The 1920s were big on criminal mystery novels; this was the decade of Agatha Christie’s Hercule Poirot. Who, like many other famous detectives of his time, had to unlock devious puzzles involving the most twisted criminal schemes.

 

“And the butler did it, at least for the first hundred mystery novels or so. Everyone’s a suspect, and it’s always the least likely person, and after the first hundred or so, the butler wasn’t anymore... so they had to switch to unlikely criminals. You know, the harmless old lady or the vicar’s wife, that sort of things, but it didn’t take the reader long to catch on to that, and they had to resort to having the detective be the murderer, and the narrator… The hero did it, only he didn’t know it” [from: To Say Nothing of the Dog, by Connie Willis]

 

***

 

One morning Mrs. X received a phone call from her mobile carrier. Hello there, we’re calling to inform you that you’re late on your fees and we’ll need to disconnect you unless you pay the balance.

◆ GIVEN EXERCISE 1 ◆
Pick out each line of the records that contains the word "nearest", and copy those lines. Match the capitalization exactly.

◆ GIVEN RECORDS ◆
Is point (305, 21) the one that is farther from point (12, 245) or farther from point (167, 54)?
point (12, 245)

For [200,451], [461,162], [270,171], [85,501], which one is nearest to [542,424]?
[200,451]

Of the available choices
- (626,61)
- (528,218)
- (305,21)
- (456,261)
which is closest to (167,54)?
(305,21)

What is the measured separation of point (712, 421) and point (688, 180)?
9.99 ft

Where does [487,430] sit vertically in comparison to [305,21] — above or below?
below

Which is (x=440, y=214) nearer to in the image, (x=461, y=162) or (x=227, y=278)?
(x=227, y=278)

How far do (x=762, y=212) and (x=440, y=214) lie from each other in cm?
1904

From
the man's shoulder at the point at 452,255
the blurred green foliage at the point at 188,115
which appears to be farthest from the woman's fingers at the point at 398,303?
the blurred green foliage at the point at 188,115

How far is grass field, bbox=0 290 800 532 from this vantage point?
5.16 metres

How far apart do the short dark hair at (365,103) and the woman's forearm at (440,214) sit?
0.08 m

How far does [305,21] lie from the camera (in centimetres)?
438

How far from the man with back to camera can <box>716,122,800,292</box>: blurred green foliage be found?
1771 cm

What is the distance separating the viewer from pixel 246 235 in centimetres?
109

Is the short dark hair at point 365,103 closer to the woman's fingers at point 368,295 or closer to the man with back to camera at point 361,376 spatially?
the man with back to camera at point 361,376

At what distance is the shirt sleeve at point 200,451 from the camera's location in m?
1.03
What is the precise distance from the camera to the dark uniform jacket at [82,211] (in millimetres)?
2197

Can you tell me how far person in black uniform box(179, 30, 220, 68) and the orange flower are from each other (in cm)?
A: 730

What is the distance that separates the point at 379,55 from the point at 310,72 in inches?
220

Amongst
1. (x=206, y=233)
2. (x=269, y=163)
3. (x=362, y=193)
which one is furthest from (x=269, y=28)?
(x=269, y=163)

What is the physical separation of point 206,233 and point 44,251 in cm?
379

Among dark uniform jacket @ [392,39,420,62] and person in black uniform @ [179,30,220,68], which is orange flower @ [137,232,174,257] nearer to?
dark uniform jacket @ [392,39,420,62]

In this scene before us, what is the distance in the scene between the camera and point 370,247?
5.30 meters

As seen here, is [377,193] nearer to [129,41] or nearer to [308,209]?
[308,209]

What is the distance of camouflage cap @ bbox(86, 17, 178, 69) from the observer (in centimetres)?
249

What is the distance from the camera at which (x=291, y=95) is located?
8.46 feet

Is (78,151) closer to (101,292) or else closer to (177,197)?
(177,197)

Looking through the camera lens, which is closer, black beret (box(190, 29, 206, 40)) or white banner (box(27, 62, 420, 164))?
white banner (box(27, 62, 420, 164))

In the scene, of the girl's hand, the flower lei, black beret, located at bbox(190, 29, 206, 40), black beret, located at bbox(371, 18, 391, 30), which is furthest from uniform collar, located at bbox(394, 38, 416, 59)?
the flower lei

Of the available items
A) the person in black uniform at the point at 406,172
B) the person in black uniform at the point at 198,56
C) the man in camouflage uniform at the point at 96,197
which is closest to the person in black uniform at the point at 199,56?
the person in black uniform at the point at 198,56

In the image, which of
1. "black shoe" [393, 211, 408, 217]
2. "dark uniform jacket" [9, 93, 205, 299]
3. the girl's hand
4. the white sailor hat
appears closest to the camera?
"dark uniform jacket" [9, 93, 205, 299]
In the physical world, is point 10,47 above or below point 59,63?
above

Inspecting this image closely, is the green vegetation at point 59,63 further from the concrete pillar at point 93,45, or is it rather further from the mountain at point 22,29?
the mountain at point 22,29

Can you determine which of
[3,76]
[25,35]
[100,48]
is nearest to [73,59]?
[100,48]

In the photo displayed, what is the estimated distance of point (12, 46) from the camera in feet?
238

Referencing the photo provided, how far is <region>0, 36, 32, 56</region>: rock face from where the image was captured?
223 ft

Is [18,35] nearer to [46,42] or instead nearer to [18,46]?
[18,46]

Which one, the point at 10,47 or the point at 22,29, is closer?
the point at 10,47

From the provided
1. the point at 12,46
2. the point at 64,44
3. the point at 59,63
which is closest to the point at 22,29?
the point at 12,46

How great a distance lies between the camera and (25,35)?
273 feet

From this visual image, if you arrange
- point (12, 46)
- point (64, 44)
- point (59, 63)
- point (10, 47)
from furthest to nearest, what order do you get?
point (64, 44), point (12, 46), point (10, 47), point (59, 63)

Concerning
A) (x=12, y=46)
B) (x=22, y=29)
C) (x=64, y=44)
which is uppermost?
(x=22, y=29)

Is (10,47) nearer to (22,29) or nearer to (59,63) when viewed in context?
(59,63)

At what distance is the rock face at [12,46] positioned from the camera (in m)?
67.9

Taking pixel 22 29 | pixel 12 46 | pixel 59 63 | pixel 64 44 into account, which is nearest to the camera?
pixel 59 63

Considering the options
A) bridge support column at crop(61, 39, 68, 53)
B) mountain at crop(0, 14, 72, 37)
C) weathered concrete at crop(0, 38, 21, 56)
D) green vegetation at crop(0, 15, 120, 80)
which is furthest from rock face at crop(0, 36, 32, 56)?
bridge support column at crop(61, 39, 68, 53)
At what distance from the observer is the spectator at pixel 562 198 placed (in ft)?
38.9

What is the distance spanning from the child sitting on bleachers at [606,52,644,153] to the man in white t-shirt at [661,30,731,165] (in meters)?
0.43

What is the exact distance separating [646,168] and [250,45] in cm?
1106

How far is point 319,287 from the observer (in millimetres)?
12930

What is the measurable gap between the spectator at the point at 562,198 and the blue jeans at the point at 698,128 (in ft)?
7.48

◆ GIVEN EXERCISE 2 ◆
Write the next part of the mystery-novel passage, picking up after its final sentence.

◆ FINAL ANSWER 1 ◆
For [200,451], [461,162], [270,171], [85,501], which one is nearest to [542,424]?
is nearest to [73,59]?
from furthest to nearest, what order do you get?
Taking pixel 22 29 | pixel 12 46 | pixel 59 63 | pixel 64 44 into account, which is nearest to the camera?

◆ FINAL ANSWER 2 ◆
 

Mrs. X didn’t argue; she pulled out her debit card and made the payment.

 

Five minutes later she got a call from her bank. It was the fraud team, reporting a suspicious activity in the account. Who did you pay to? Said the fraud investigator. My mobile provider, said Mrs. X.

 

No, it wasn’t, says the fraud rep. It was someone else, and you just paid them 60 pounds… using your debit card. Which - not sure you’re aware - is actually connected to your bank account number? That’s quite risky so we’ll need to switch you to a new account number. Let’s do it straight away: please log in to online banking, we’re going to give you a new bank account number, and please move ALL OF YOUR MONEY to this new bank account number.

 

Mrs. X, now quite alarmed, went to her computer and logged into online banking. But then she hit a snag: she actually had too much money in her bank account. She can’t possibly move all of that in one go! Don’t worry, said the helpful fraud rep. We’ll move it in chunks. Lets first move 9,000 pounds; I will check it’s safely in the other bank account, and then we can continue to do the rest of the transfers.

 

It was a very long call – 45 minutes – during which Mrs. X has made a total of four payments.

 

This is a real story. And if you now have a silly grin on your face, maybe it’s because you think – who the hell is silly enough to fall for something like THAT?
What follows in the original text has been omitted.